Your goal: The answer should consist of every record, reproduced exactly.

(Saved data entries)
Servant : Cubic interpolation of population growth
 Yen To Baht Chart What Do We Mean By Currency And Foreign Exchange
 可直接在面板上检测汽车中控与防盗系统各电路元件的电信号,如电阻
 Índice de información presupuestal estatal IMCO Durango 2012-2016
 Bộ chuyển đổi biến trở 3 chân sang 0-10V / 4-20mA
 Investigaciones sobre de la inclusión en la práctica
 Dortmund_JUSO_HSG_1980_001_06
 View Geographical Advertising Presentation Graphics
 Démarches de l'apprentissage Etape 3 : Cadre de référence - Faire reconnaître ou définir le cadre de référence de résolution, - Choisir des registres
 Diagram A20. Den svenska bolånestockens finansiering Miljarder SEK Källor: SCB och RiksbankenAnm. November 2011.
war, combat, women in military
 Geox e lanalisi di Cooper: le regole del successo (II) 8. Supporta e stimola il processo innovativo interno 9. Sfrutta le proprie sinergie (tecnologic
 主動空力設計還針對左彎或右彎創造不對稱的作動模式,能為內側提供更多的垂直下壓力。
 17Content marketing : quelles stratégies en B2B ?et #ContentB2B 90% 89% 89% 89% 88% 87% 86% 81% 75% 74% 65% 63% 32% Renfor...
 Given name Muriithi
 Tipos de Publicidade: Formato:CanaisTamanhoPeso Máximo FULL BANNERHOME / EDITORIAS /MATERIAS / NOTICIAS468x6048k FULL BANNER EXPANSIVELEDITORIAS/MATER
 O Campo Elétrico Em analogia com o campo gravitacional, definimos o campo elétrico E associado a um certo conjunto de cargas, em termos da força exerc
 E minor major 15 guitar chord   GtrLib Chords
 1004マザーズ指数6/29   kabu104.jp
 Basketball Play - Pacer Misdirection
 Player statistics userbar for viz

Response box:
Servant : Cubic interpolation of population growth
 Yen To Baht Chart What Do We Mean By Currency And Foreign Exchange
 可直接在面板上检测汽车中控与防盗系统各电路元件的电信号,如电阻
 Índice de información presupuestal estatal IMCO Durango 2012-2016
 Bộ chuyển đổi biến trở 3 chân sang 0-10V / 4-20mA
 Investigaciones sobre de la inclusión en la práctica
 Dortmund_JUSO_HSG_1980_001_06
 View Geographical Advertising Presentation Graphics
 Démarches de l'apprentissage Etape 3 : Cadre de référence - Faire reconnaître ou définir le cadre de référence de résolution, - Choisir des registres
 Diagram A20. Den svenska bolånestockens finansiering Miljarder SEK Källor: SCB och RiksbankenAnm. November 2011.
war, combat, women in military
 Geox e lanalisi di Cooper: le regole del successo (II) 8. Supporta e stimola il processo innovativo interno 9. Sfrutta le proprie sinergie (tecnologic
 主動空力設計還針對左彎或右彎創造不對稱的作動模式,能為內側提供更多的垂直下壓力。
 17Content marketing : quelles stratégies en B2B ?et #ContentB2B 90% 89% 89% 89% 88% 87% 86% 81% 75% 74% 65% 63% 32% Renfor...
 Given name Muriithi
 Tipos de Publicidade: Formato:CanaisTamanhoPeso Máximo FULL BANNERHOME / EDITORIAS /MATERIAS / NOTICIAS468x6048k FULL BANNER EXPANSIVELEDITORIAS/MATER
 O Campo Elétrico Em analogia com o campo gravitacional, definimos o campo elétrico E associado a um certo conjunto de cargas, em termos da força exerc
 E minor major 15 guitar chord   GtrLib Chords
 1004マザーズ指数6/29   kabu104.jp
 Basketball Play - Pacer Misdirection
 Player statistics userbar for viz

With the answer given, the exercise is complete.